Telephone game 问题是什么?怎么避免?

Supervisor 模式下,sub-agent 的回答经过 supervisor "再总结" 后转给用户,每次合成都丢细节,多层之后变成 "传话游戏"。LangGraph benchmarks 验证过这个问题。解决方法:让 sub-agent 直接 pass-through,不让 supervisor 介入合成。本章给的代码模板:`forward_message(message, to_user=True)` 直接把 sub-agent 的 response 作为 `direct_response` 发给用户,跳过 supervisor。该汇总的还是汇总,但能直传的内容(如详细数据、长格式输出)走直传通道。

Multi-agent 的简单多数投票为什么不可靠?

因为它把弱模型的 hallucination 和强模型的 reasoning 当成同等权重 —— 三个 agent 投票,两个用 GPT-3.5 的乱猜票就能压过一个 Claude Sonnet 的正确答案。可靠做法两种:(1) Weighted voting,按模型能力加权;(2) Debate protocols,让 agent 互相挑战论据。再加上 trigger-based intervention(stall trigger + sycophancy trigger)防止 agent 集体附和。本章给出的设计原则:监控 systematic bias 比追求绝对一致率更重要。

------------------------------------------------------------------------

## [操作要求]
1: 请列出给定文段中提到的全部模型或框架名称。
2: 根据给定文段,本章的设计原则认为什么比追求绝对一致率更重要?
3: 请照原样重抄给定文段中介于“Supervisor 模式下,sub-agent 的回答经过”与“Multi-agent 的简单多数投票为什么不可靠?”之间的内容,首尾两处均包括在内。

## [记录集合]

------------------------------------------------------------------------

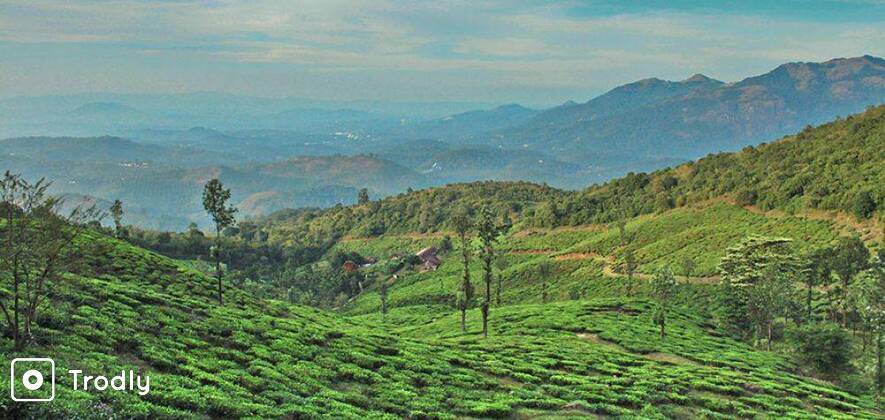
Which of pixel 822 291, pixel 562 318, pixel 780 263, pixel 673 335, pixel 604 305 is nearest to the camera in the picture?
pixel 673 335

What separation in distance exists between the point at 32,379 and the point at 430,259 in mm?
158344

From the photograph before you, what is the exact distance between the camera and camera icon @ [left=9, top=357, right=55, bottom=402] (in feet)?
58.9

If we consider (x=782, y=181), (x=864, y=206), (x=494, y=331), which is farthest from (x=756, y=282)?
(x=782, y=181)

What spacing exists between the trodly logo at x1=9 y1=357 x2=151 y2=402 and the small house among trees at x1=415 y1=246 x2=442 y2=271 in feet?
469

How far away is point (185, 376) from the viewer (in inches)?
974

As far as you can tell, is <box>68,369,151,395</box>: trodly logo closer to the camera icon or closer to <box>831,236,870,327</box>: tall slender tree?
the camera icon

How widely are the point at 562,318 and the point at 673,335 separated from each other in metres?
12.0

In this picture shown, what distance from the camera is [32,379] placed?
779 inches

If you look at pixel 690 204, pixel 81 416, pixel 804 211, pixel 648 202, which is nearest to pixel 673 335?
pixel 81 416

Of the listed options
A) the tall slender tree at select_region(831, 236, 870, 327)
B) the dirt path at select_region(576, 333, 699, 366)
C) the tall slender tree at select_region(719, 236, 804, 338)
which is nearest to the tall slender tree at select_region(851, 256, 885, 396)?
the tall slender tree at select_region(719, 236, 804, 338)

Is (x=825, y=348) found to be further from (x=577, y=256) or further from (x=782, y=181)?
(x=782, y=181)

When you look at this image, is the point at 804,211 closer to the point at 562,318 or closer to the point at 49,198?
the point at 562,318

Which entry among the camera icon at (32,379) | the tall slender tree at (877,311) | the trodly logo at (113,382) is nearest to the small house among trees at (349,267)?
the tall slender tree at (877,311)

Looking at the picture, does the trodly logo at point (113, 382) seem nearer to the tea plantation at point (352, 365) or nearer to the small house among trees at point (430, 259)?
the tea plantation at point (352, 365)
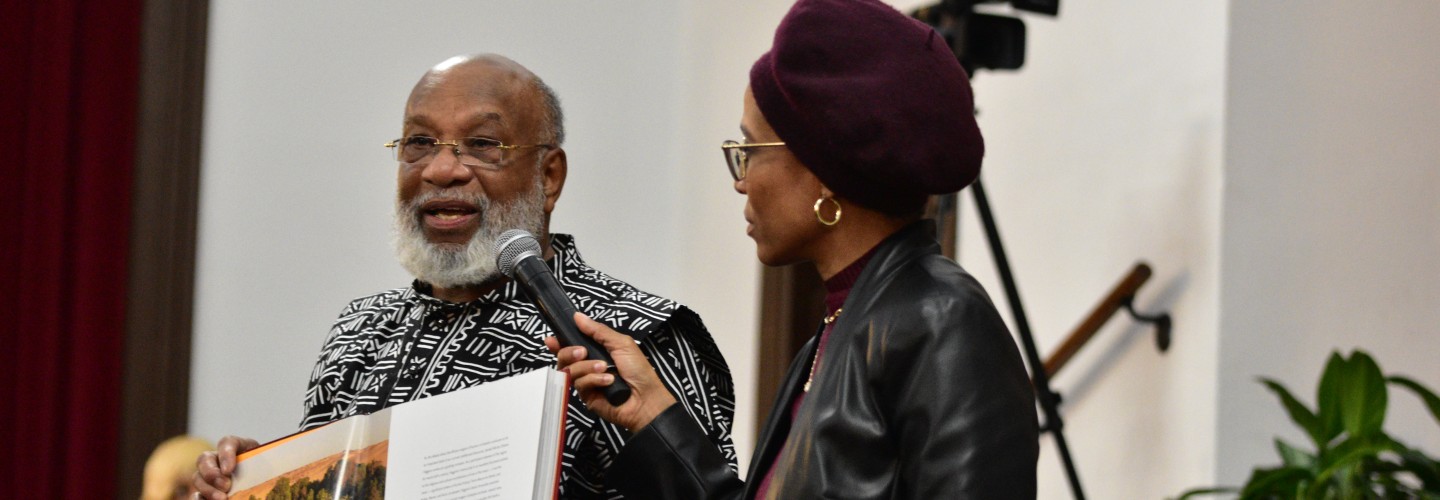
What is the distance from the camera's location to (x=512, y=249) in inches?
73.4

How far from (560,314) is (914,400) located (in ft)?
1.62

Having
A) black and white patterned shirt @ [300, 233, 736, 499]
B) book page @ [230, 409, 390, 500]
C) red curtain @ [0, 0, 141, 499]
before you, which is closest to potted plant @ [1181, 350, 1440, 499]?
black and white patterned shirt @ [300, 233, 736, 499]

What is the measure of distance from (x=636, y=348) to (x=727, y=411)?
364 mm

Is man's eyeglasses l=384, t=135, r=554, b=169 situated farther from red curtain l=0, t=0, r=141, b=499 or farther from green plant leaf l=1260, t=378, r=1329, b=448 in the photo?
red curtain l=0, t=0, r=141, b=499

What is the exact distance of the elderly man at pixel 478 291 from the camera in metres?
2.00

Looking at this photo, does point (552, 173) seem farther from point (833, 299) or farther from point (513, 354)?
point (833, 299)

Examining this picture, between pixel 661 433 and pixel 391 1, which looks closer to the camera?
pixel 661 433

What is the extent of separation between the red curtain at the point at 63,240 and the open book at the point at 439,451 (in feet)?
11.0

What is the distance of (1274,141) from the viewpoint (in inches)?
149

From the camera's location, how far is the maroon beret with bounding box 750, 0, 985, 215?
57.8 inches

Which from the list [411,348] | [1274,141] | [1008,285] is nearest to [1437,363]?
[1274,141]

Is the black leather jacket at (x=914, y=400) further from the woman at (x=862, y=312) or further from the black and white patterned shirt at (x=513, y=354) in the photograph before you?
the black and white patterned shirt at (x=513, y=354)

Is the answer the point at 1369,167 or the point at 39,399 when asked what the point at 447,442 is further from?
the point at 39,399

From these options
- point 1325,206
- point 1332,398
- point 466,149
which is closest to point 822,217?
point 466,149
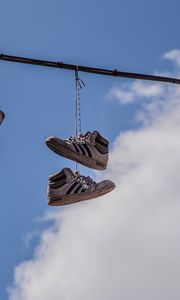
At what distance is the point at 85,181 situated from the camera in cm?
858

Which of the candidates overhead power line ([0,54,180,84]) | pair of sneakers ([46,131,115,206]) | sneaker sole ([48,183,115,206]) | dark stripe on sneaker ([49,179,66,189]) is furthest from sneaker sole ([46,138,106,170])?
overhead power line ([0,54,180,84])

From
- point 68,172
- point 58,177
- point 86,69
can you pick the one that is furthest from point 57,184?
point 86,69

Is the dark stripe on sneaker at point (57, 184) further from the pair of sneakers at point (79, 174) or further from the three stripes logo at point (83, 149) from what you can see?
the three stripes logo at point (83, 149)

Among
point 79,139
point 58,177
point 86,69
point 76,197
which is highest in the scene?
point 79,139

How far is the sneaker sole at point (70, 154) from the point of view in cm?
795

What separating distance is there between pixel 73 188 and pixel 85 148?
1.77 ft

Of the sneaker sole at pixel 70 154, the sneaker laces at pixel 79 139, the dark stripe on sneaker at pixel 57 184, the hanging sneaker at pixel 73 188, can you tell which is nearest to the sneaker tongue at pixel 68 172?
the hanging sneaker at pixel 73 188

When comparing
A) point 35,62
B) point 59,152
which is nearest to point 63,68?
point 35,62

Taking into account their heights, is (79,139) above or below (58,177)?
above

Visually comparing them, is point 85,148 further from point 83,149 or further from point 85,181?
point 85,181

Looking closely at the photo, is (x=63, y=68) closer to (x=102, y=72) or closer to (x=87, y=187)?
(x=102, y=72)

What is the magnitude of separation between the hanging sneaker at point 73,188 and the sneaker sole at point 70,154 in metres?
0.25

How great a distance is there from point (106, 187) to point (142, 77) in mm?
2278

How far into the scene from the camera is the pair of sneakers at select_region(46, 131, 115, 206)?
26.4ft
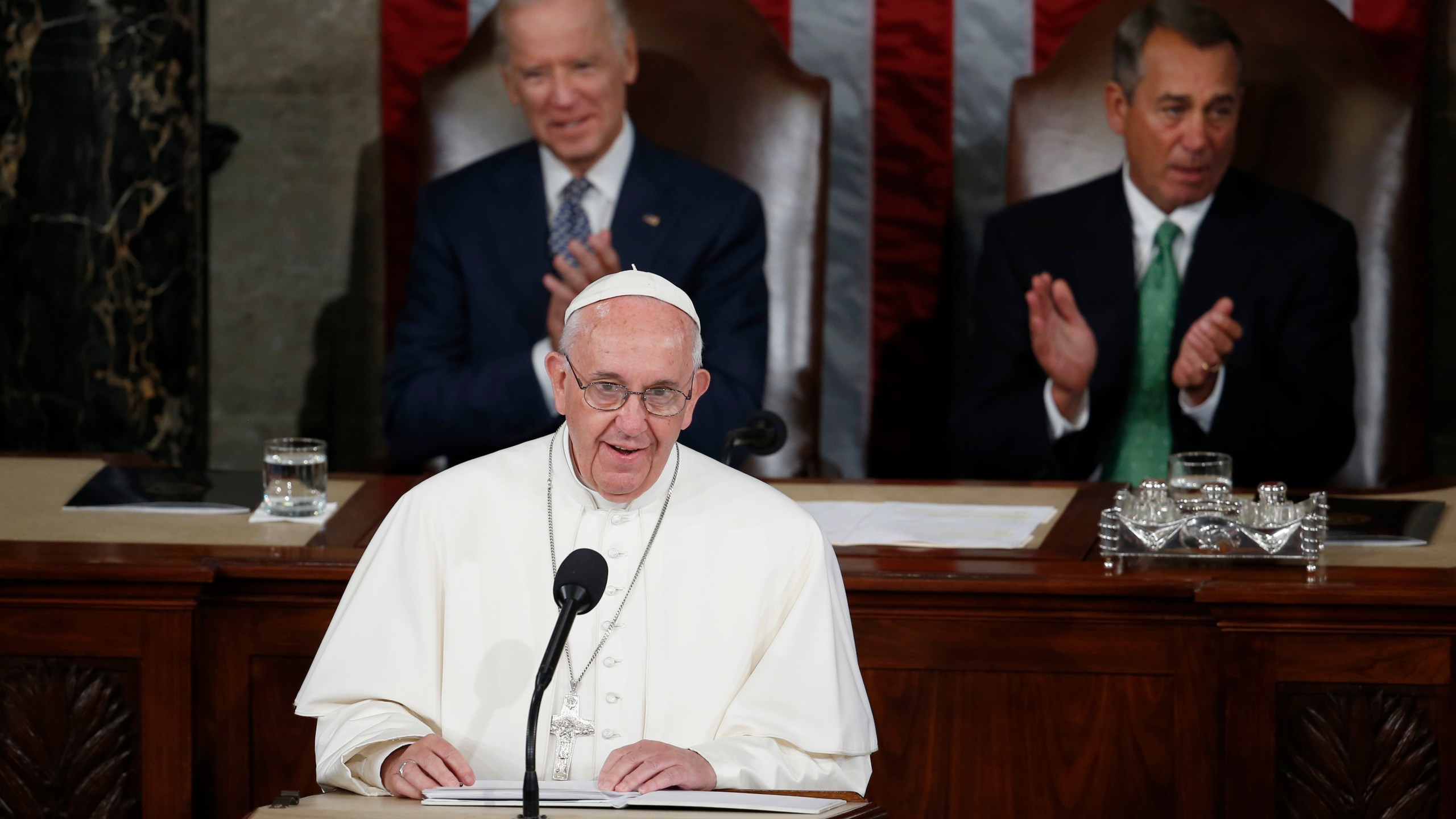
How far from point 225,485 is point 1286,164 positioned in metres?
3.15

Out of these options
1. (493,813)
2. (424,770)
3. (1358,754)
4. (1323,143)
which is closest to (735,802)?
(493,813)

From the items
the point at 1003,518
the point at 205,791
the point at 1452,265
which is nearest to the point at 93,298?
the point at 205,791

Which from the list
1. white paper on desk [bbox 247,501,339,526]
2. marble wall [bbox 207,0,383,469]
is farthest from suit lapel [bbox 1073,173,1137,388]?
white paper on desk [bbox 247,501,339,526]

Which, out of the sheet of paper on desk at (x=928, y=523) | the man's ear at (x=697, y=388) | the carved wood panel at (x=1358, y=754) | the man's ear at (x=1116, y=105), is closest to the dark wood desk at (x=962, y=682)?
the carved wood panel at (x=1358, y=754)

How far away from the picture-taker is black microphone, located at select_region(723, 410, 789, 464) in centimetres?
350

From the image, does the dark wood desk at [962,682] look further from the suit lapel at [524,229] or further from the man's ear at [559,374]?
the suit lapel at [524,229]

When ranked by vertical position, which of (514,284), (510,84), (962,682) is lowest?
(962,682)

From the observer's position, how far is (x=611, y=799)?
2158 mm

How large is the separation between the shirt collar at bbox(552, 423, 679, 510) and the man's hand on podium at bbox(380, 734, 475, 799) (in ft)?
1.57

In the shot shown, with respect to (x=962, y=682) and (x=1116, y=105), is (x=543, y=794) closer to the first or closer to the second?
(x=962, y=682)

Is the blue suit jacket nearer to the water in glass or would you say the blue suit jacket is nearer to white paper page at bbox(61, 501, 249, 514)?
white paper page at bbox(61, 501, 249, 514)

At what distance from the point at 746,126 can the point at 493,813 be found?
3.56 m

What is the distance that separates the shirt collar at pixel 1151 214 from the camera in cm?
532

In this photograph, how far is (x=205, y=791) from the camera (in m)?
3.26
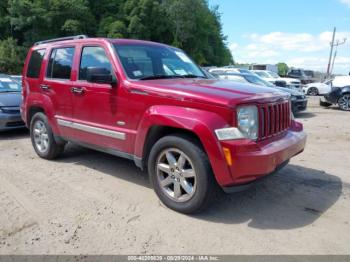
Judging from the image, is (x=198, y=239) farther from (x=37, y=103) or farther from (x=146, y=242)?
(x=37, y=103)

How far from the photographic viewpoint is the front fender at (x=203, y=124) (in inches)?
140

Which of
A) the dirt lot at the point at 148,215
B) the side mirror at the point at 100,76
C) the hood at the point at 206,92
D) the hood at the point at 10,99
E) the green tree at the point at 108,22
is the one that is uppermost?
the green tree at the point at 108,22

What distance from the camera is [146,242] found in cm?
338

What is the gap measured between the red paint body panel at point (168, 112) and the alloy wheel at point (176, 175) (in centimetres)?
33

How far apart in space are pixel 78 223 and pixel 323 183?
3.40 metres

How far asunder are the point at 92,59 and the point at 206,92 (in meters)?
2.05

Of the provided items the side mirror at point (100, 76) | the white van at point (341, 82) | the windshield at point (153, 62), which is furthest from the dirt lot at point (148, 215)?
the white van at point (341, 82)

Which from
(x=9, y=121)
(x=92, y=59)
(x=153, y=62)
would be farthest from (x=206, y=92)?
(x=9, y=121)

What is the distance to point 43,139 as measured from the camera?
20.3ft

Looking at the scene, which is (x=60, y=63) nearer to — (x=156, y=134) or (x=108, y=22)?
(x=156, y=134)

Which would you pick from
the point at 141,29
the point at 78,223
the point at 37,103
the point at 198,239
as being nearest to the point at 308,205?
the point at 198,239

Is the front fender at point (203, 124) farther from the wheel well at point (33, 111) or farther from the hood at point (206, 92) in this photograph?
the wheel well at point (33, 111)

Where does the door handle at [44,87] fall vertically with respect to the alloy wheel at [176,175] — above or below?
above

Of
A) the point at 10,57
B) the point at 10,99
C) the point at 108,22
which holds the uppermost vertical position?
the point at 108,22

------------------------------------------------------------------------

## [参考答案]
1: LangGraph、GPT-3.5、Claude Sonnet

2: 监控 systematic bias。

3:
Supervisor 模式下,sub-agent 的回答经过 supervisor "再总结" 后转给用户,每次合成都丢细节,多层之后变成 "传话游戏"。LangGraph benchmarks 验证过这个问题。解决方法:让 sub-agent 直接 pass-through,不让 supervisor 介入合成。本章给的代码模板:`forward_message(message, to_user=True)` 直接把 sub-agent 的 response 作为 `direct_response` 发给用户,跳过 supervisor。该汇总的还是汇总,但能直传的内容(如详细数据、长格式输出)走直传通道。

Multi-agent 的简单多数投票为什么不可靠?